### Text shown
· · ·

Founders of VetScore asked the House Defense of Veterans Affairs Committee to sponsor a two‑year pilot for up to 450 Georgia National Guard members to prepare VA disability claims for free, citing about 700 reviewed claim issues and a reported 92% 'first pass' accuracy rate; lawmakers pressed presenters on costs, staffing and AI safeguards.

Nelson Rouleau, co‑founder of VetScore, told the Georgia House Defense of Veterans Affairs Committee on Monday that his group wants the state to sponsor a two‑year pilot to help currently serving Georgia National Guard members prepare accurate VA disability claims at no cost to the service member.

Rouleau said the pilot would cover up to 450 Guard members and cost about $1,667 per member — roughly $750,000 over two years — under a sponsor model that removes fees for families. "The service member never pays. No hidden cost. No fees. Not today. Not ever," Rouleau said during the presentation.

Why it matters: Committee members pressed presenters on whether the platform would add complexity for already‑burdened VA reviewers and how the state would measure return on investment. Supporters argued earlier in‑service documentation reduces downstream appeals, rework and waits that burden veterans and the VA.

Rouleau described VetScore’s mission as improving documentation quality prior to formal VA review, using structured human review plus an AI‑assisted checklist. He said the organization had supported documentation for about 700 claim issues and observed a roughly 92% "first pass" rate on those items, meaning submitted claim packets aligned with available medical evidence when first reviewed by the VA, not that ratings or payments automatically increased. "We don't mean more claims. We don't mean higher ratings," he said.

· · ·

(Stored data entries)
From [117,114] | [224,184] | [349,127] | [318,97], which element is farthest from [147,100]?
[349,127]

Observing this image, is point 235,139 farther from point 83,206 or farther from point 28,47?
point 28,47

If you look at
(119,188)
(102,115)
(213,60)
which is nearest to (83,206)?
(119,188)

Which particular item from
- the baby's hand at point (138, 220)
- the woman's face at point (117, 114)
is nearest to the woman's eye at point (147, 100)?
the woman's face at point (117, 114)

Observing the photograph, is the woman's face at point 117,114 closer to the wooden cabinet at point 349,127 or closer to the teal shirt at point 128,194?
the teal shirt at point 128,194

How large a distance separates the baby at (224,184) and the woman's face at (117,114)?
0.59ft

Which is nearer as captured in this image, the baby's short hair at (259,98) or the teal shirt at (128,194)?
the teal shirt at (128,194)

· · ·

### What this exercise asks
- 1) In the report on the VetScore hearing, what reason did supporters give for documenting claims earlier, during service?
- 2) Extend the report on the VetScore hearing, picking up after its final sentence.

### Responses to the tasks
- 1) Supporters argued that earlier in-service documentation reduces downstream appeals, rework and waits. Those burden both veterans and the VA.

- 2)
Marcus Smith, VetScore’s chief technology officer, told the committee the team is building conservative safeguards around AI and that humans review every record. "We have a private LLM, our own training models, and we look at every single record that comes in right now," Smith said, adding that, in the program’s early phase, one staffer can handle about 20 service members when supported by the software.

Several lawmakers asked whether the software could help veterans who have already separated. Rouleau said the current product is focused on those still serving because records can be corrected before separation; supporting separated veterans is an eventual goal but not the current ask. "Right now, our software ... cannot help veterans," Rouleau said.

Lawmakers also sought more specificity about cost assumptions and economic benefits to the state. Rouleau and Smith offered to provide the committee with pricing models and return‑on‑investment projections, and they said VetScore has governance and privacy advice from Holland & Knight and research support from Stanford University.

What didn’t happen: The committee received the presentation and asked questions but took no formal vote or funding action. The chair closed the hearing and adjourned the committee after questions concluded.

Next steps: Presenters said they would follow up with ROI and pricing details for committee review; the committee did not set a date for further action.